SOURCE PASSAGE

#1
Okay I'm in a pop punk band. We've got 2 guitars, bass, drums, and 3 vocals (1 lead, 2 background).


I am completely new to recording, all I have is a desktop Windows Vista computer. What are all the things I would need to be able to record my band at home at an affordable price with good sound quality?

My budget is about $800, but if I NEED more, I can probably scrape it up.


Thank you
#2
you will need an interface.
http://pro-audio.musiciansfriend.com/product/PreSonus-FP10-10x10-FireWire-Interface?sku=242036 (if you've got a firewire port)

a large diaphragm condenser for vocals

bass goes straight in unless you want to try micing it too.

something along these lines for drums
http://pro-audio.musiciansfriend.com/product/Shure-PG-6Piece-Drum-Microphone-Package?sku=270298

and pick up 1 sm57 for guitar cabs and snare.

SUPPLIED INFORMATION

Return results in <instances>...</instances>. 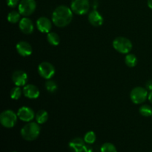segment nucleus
Instances as JSON below:
<instances>
[{"label": "nucleus", "mask_w": 152, "mask_h": 152, "mask_svg": "<svg viewBox=\"0 0 152 152\" xmlns=\"http://www.w3.org/2000/svg\"><path fill=\"white\" fill-rule=\"evenodd\" d=\"M88 145H86V146H85L84 152H93V148Z\"/></svg>", "instance_id": "cd10ccee"}, {"label": "nucleus", "mask_w": 152, "mask_h": 152, "mask_svg": "<svg viewBox=\"0 0 152 152\" xmlns=\"http://www.w3.org/2000/svg\"><path fill=\"white\" fill-rule=\"evenodd\" d=\"M101 152H117L115 145L111 142H105L101 146Z\"/></svg>", "instance_id": "b1692460"}, {"label": "nucleus", "mask_w": 152, "mask_h": 152, "mask_svg": "<svg viewBox=\"0 0 152 152\" xmlns=\"http://www.w3.org/2000/svg\"><path fill=\"white\" fill-rule=\"evenodd\" d=\"M19 0H7V4L10 7H15L17 6Z\"/></svg>", "instance_id": "a878e982"}, {"label": "nucleus", "mask_w": 152, "mask_h": 152, "mask_svg": "<svg viewBox=\"0 0 152 152\" xmlns=\"http://www.w3.org/2000/svg\"><path fill=\"white\" fill-rule=\"evenodd\" d=\"M18 117L17 114L12 110H5L0 114V123L1 126L7 129L14 127L16 124Z\"/></svg>", "instance_id": "7ed1b4c3"}, {"label": "nucleus", "mask_w": 152, "mask_h": 152, "mask_svg": "<svg viewBox=\"0 0 152 152\" xmlns=\"http://www.w3.org/2000/svg\"><path fill=\"white\" fill-rule=\"evenodd\" d=\"M148 90L142 87H135L132 90L130 97L134 104H142L148 98Z\"/></svg>", "instance_id": "39448f33"}, {"label": "nucleus", "mask_w": 152, "mask_h": 152, "mask_svg": "<svg viewBox=\"0 0 152 152\" xmlns=\"http://www.w3.org/2000/svg\"><path fill=\"white\" fill-rule=\"evenodd\" d=\"M88 21L93 26L99 27L103 24L104 19L102 15L96 10H94L89 13Z\"/></svg>", "instance_id": "dca6fc26"}, {"label": "nucleus", "mask_w": 152, "mask_h": 152, "mask_svg": "<svg viewBox=\"0 0 152 152\" xmlns=\"http://www.w3.org/2000/svg\"><path fill=\"white\" fill-rule=\"evenodd\" d=\"M36 121L39 124H44L48 120V114L45 110H39L36 114Z\"/></svg>", "instance_id": "f3484780"}, {"label": "nucleus", "mask_w": 152, "mask_h": 152, "mask_svg": "<svg viewBox=\"0 0 152 152\" xmlns=\"http://www.w3.org/2000/svg\"><path fill=\"white\" fill-rule=\"evenodd\" d=\"M16 49L18 53L24 57L30 56L33 52V49L31 45L25 41H21L18 42L16 45Z\"/></svg>", "instance_id": "4468645a"}, {"label": "nucleus", "mask_w": 152, "mask_h": 152, "mask_svg": "<svg viewBox=\"0 0 152 152\" xmlns=\"http://www.w3.org/2000/svg\"><path fill=\"white\" fill-rule=\"evenodd\" d=\"M47 40L49 44L53 46H56L60 42L59 35L55 32H49L47 35Z\"/></svg>", "instance_id": "a211bd4d"}, {"label": "nucleus", "mask_w": 152, "mask_h": 152, "mask_svg": "<svg viewBox=\"0 0 152 152\" xmlns=\"http://www.w3.org/2000/svg\"><path fill=\"white\" fill-rule=\"evenodd\" d=\"M145 88H146L147 90L151 91H152V80H148V81L147 82L146 84H145Z\"/></svg>", "instance_id": "bb28decb"}, {"label": "nucleus", "mask_w": 152, "mask_h": 152, "mask_svg": "<svg viewBox=\"0 0 152 152\" xmlns=\"http://www.w3.org/2000/svg\"><path fill=\"white\" fill-rule=\"evenodd\" d=\"M86 145L84 140L80 137H76L69 142V148L73 152H83Z\"/></svg>", "instance_id": "2eb2a0df"}, {"label": "nucleus", "mask_w": 152, "mask_h": 152, "mask_svg": "<svg viewBox=\"0 0 152 152\" xmlns=\"http://www.w3.org/2000/svg\"><path fill=\"white\" fill-rule=\"evenodd\" d=\"M38 73L42 78L50 80L55 74V68L50 62H41L38 66Z\"/></svg>", "instance_id": "6e6552de"}, {"label": "nucleus", "mask_w": 152, "mask_h": 152, "mask_svg": "<svg viewBox=\"0 0 152 152\" xmlns=\"http://www.w3.org/2000/svg\"><path fill=\"white\" fill-rule=\"evenodd\" d=\"M19 29L21 30L23 34H31L34 32V25L32 20L28 17H24L19 21Z\"/></svg>", "instance_id": "f8f14e48"}, {"label": "nucleus", "mask_w": 152, "mask_h": 152, "mask_svg": "<svg viewBox=\"0 0 152 152\" xmlns=\"http://www.w3.org/2000/svg\"><path fill=\"white\" fill-rule=\"evenodd\" d=\"M37 28L40 32L48 34L52 28L51 21L45 16L39 17L37 21Z\"/></svg>", "instance_id": "9b49d317"}, {"label": "nucleus", "mask_w": 152, "mask_h": 152, "mask_svg": "<svg viewBox=\"0 0 152 152\" xmlns=\"http://www.w3.org/2000/svg\"><path fill=\"white\" fill-rule=\"evenodd\" d=\"M22 94V91L20 87H19V86H15L10 91V98L12 99H14V100H17V99H19L21 97Z\"/></svg>", "instance_id": "4be33fe9"}, {"label": "nucleus", "mask_w": 152, "mask_h": 152, "mask_svg": "<svg viewBox=\"0 0 152 152\" xmlns=\"http://www.w3.org/2000/svg\"><path fill=\"white\" fill-rule=\"evenodd\" d=\"M28 74L23 71L17 70L15 71L12 74V80L16 86L22 87V86H26L28 82Z\"/></svg>", "instance_id": "9d476101"}, {"label": "nucleus", "mask_w": 152, "mask_h": 152, "mask_svg": "<svg viewBox=\"0 0 152 152\" xmlns=\"http://www.w3.org/2000/svg\"><path fill=\"white\" fill-rule=\"evenodd\" d=\"M45 88L49 93L53 94L57 91L58 86L57 84L54 81L50 80H48V81L45 83Z\"/></svg>", "instance_id": "5701e85b"}, {"label": "nucleus", "mask_w": 152, "mask_h": 152, "mask_svg": "<svg viewBox=\"0 0 152 152\" xmlns=\"http://www.w3.org/2000/svg\"><path fill=\"white\" fill-rule=\"evenodd\" d=\"M148 100H149V102L152 104V91H151V92H150L149 94H148Z\"/></svg>", "instance_id": "c85d7f7f"}, {"label": "nucleus", "mask_w": 152, "mask_h": 152, "mask_svg": "<svg viewBox=\"0 0 152 152\" xmlns=\"http://www.w3.org/2000/svg\"><path fill=\"white\" fill-rule=\"evenodd\" d=\"M13 152H16V151H13Z\"/></svg>", "instance_id": "7c9ffc66"}, {"label": "nucleus", "mask_w": 152, "mask_h": 152, "mask_svg": "<svg viewBox=\"0 0 152 152\" xmlns=\"http://www.w3.org/2000/svg\"><path fill=\"white\" fill-rule=\"evenodd\" d=\"M20 17L21 14L19 12L13 10V11L10 12V13H8V15H7V20H8V22H10V23L16 24L19 22Z\"/></svg>", "instance_id": "aec40b11"}, {"label": "nucleus", "mask_w": 152, "mask_h": 152, "mask_svg": "<svg viewBox=\"0 0 152 152\" xmlns=\"http://www.w3.org/2000/svg\"><path fill=\"white\" fill-rule=\"evenodd\" d=\"M71 8L74 13L84 15L88 13L90 8L89 0H72Z\"/></svg>", "instance_id": "423d86ee"}, {"label": "nucleus", "mask_w": 152, "mask_h": 152, "mask_svg": "<svg viewBox=\"0 0 152 152\" xmlns=\"http://www.w3.org/2000/svg\"><path fill=\"white\" fill-rule=\"evenodd\" d=\"M140 114L145 117H151L152 116V108L148 105H141L139 109Z\"/></svg>", "instance_id": "412c9836"}, {"label": "nucleus", "mask_w": 152, "mask_h": 152, "mask_svg": "<svg viewBox=\"0 0 152 152\" xmlns=\"http://www.w3.org/2000/svg\"><path fill=\"white\" fill-rule=\"evenodd\" d=\"M73 13L71 8L67 6H59L52 13V22L59 28H64L71 22Z\"/></svg>", "instance_id": "f257e3e1"}, {"label": "nucleus", "mask_w": 152, "mask_h": 152, "mask_svg": "<svg viewBox=\"0 0 152 152\" xmlns=\"http://www.w3.org/2000/svg\"><path fill=\"white\" fill-rule=\"evenodd\" d=\"M22 91H23L25 97L31 99H37L40 94L39 90L38 88L33 84L26 85V86H24Z\"/></svg>", "instance_id": "ddd939ff"}, {"label": "nucleus", "mask_w": 152, "mask_h": 152, "mask_svg": "<svg viewBox=\"0 0 152 152\" xmlns=\"http://www.w3.org/2000/svg\"><path fill=\"white\" fill-rule=\"evenodd\" d=\"M151 152H152V151H151Z\"/></svg>", "instance_id": "2f4dec72"}, {"label": "nucleus", "mask_w": 152, "mask_h": 152, "mask_svg": "<svg viewBox=\"0 0 152 152\" xmlns=\"http://www.w3.org/2000/svg\"><path fill=\"white\" fill-rule=\"evenodd\" d=\"M84 140L86 143L88 144H93L94 142L96 141V134L94 132H88L86 134L84 137Z\"/></svg>", "instance_id": "393cba45"}, {"label": "nucleus", "mask_w": 152, "mask_h": 152, "mask_svg": "<svg viewBox=\"0 0 152 152\" xmlns=\"http://www.w3.org/2000/svg\"><path fill=\"white\" fill-rule=\"evenodd\" d=\"M40 134V126L38 123L29 122L21 129V135L22 138L27 141H34Z\"/></svg>", "instance_id": "f03ea898"}, {"label": "nucleus", "mask_w": 152, "mask_h": 152, "mask_svg": "<svg viewBox=\"0 0 152 152\" xmlns=\"http://www.w3.org/2000/svg\"><path fill=\"white\" fill-rule=\"evenodd\" d=\"M17 115L19 120H21L23 122H26V123L31 122V120H34V117H36L34 110H33L32 108L27 106L21 107V108L18 110Z\"/></svg>", "instance_id": "1a4fd4ad"}, {"label": "nucleus", "mask_w": 152, "mask_h": 152, "mask_svg": "<svg viewBox=\"0 0 152 152\" xmlns=\"http://www.w3.org/2000/svg\"><path fill=\"white\" fill-rule=\"evenodd\" d=\"M125 62H126V65L130 68H133V67L136 66L137 64V56L133 53H128L126 55V58H125Z\"/></svg>", "instance_id": "6ab92c4d"}, {"label": "nucleus", "mask_w": 152, "mask_h": 152, "mask_svg": "<svg viewBox=\"0 0 152 152\" xmlns=\"http://www.w3.org/2000/svg\"><path fill=\"white\" fill-rule=\"evenodd\" d=\"M147 4H148V7L152 9V0H148V1H147Z\"/></svg>", "instance_id": "c756f323"}, {"label": "nucleus", "mask_w": 152, "mask_h": 152, "mask_svg": "<svg viewBox=\"0 0 152 152\" xmlns=\"http://www.w3.org/2000/svg\"><path fill=\"white\" fill-rule=\"evenodd\" d=\"M151 117H152V116H151Z\"/></svg>", "instance_id": "473e14b6"}, {"label": "nucleus", "mask_w": 152, "mask_h": 152, "mask_svg": "<svg viewBox=\"0 0 152 152\" xmlns=\"http://www.w3.org/2000/svg\"><path fill=\"white\" fill-rule=\"evenodd\" d=\"M113 47L117 51L123 54H128L132 49L131 40L123 37H117L113 42Z\"/></svg>", "instance_id": "20e7f679"}, {"label": "nucleus", "mask_w": 152, "mask_h": 152, "mask_svg": "<svg viewBox=\"0 0 152 152\" xmlns=\"http://www.w3.org/2000/svg\"><path fill=\"white\" fill-rule=\"evenodd\" d=\"M37 3L35 0H21L18 9L21 15L28 16L32 14L36 10Z\"/></svg>", "instance_id": "0eeeda50"}]
</instances>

STATED EXERCISE 1
Answer these from the recording thread:
(a) What budget does the band member give?
(b) What type of microphone is suggested for vocals?
(c) What should the single SM57 be used for?
STATED EXERCISE 2
From the recording thread, extract the passage between "My budget is" and "micing it too.", inclusive.
The records have no connection to the recording thread above.

WRITTEN RESPONSE 1
(a) About $800.
(b) A large diaphragm condenser.
(c) Guitar cabs and snare.

WRITTEN RESPONSE 2
My budget is about $800, but if I NEED more, I can probably scrape it up.


Thank you
#2
you will need an interface.
http://pro-audio.musiciansfriend.com/product/PreSonus-FP10-10x10-FireWire-Interface?sku=242036 (if you've got a firewire port)

a large diaphragm condenser for vocals

bass goes straight in unless you want to try micing it too.